Please restate exactly the lines from the one holding "Calendar | Countdown |" to the end of the material, including both ends and excluding every picture.
*** Opening of Records for the exercise ***
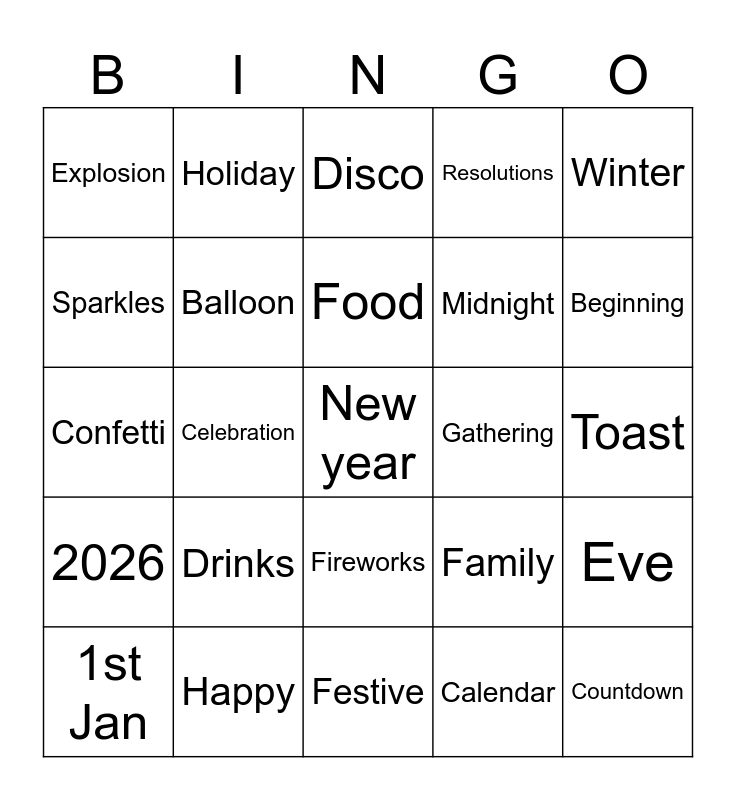 | B | I | N | G | O |
|---|---|---|---|---|
| Explosion | Holiday | Disco | Resolutions | Winter |
| Sparkles | Balloon | Food | Midnight | Beginning |
| Confetti | Celebration | New year | Gathering | Toast |
| 2026 | Drinks | Fireworks | Family | Eve |
| 1st Jan | Happy | Festive | Calendar | Countdown |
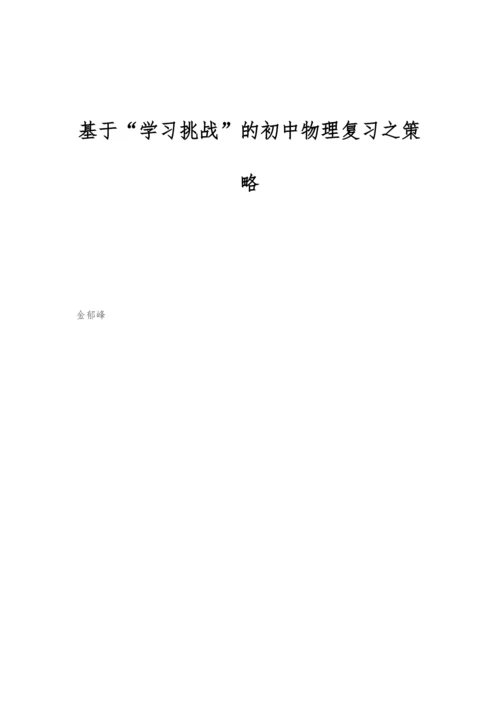 基于“学习挑战”的初中物理复习之策略

金郁峰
*** Close of Records for the exercise ***
_Answer to this task_.
| 1st Jan | Happy | Festive | Calendar | Countdown |
 基于“学习挑战”的初中物理复习之策略

金郁峰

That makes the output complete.